On another matter of concern to Israel, Russian arms sales to Syria, Lavrov told Shalom that Russia would not sell Syria weapons that would upset the current strategic balance in the region.

Prior to his meeting with Shalom, Lavrov met with President Moshe Katsav and focused on the Palestinians.

He reiterated Russian President Vladimir Putin's admiration for Sharon's single-mindedness with regard to Israel's pullout from the Gaza Strip, and said Russia was investing significant efforts through the Quartet and via its bilateral relations in keeping the peace process on track.

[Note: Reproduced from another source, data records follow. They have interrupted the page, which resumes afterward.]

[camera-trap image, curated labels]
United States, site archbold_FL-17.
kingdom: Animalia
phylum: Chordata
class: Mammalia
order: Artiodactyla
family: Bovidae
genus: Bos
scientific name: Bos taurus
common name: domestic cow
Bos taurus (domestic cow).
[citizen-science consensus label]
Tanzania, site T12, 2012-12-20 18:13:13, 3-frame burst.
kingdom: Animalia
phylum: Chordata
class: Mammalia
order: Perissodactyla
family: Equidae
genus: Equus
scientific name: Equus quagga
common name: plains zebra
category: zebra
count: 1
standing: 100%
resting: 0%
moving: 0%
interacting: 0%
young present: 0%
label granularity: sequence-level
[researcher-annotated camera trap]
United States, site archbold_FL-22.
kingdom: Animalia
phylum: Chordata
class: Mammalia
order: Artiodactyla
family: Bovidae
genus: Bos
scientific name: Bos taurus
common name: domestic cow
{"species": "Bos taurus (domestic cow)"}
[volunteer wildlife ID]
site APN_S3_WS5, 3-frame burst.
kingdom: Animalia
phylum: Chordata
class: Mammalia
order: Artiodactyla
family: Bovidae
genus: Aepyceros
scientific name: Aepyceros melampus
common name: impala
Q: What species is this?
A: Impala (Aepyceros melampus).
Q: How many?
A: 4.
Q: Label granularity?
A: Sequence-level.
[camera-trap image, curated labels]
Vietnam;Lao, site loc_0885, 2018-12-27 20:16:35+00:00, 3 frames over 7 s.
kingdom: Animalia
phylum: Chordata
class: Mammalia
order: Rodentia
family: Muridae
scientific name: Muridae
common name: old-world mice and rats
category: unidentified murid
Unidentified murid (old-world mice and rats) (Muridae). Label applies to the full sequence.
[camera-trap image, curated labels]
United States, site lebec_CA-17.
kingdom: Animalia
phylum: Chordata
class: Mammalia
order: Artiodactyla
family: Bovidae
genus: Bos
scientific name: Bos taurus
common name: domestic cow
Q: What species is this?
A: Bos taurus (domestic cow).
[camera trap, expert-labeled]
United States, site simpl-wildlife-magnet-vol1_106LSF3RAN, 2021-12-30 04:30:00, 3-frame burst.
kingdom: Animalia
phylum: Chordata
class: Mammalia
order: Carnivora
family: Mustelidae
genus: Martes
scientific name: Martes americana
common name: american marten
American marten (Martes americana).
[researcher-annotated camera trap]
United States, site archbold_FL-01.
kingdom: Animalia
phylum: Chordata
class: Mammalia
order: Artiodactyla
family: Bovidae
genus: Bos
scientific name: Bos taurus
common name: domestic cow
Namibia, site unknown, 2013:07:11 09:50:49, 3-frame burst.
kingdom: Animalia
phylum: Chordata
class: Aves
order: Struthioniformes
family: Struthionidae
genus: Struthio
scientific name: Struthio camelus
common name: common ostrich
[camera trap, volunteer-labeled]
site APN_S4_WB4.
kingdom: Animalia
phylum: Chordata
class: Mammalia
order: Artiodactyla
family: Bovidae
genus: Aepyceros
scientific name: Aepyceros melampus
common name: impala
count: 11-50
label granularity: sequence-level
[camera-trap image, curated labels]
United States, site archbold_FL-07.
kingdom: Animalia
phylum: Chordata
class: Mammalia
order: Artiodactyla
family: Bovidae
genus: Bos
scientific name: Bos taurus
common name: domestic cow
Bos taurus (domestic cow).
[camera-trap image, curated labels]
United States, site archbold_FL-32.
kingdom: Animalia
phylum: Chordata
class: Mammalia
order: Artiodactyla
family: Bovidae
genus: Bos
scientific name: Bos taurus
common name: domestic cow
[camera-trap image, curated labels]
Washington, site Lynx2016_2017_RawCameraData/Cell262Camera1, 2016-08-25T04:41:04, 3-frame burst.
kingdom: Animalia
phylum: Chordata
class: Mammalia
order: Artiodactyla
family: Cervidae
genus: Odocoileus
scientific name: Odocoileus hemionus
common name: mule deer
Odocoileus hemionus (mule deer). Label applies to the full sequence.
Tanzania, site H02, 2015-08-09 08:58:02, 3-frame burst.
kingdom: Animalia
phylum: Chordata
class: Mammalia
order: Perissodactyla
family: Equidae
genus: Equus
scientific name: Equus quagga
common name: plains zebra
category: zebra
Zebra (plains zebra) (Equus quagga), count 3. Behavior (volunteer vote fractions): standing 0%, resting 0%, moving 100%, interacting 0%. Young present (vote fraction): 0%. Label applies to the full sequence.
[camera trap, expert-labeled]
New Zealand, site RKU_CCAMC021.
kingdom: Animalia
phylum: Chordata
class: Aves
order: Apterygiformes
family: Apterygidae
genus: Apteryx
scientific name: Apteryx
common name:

However, Lavrov said he feared the momentum generated by the disengagement plan would dissipate and the opportunity that it seemed to promise would be lost.

Under the circumstances it was difficult to remain optimistic, Katsav said. If Abbas was unable to meet the conditions for peace, the whole process could drag on for another decade, he added.

Katsav and Lavrov also discussed matters relating to Iran and Syria and anti-Semitism in Russia. Lavrov said Putin was determined to eradicate all manifestations of anti-Semitism in Russia, and had demanded that the full force of the law be implemented in this regard.

Greer Fay Cashman contributed to this report.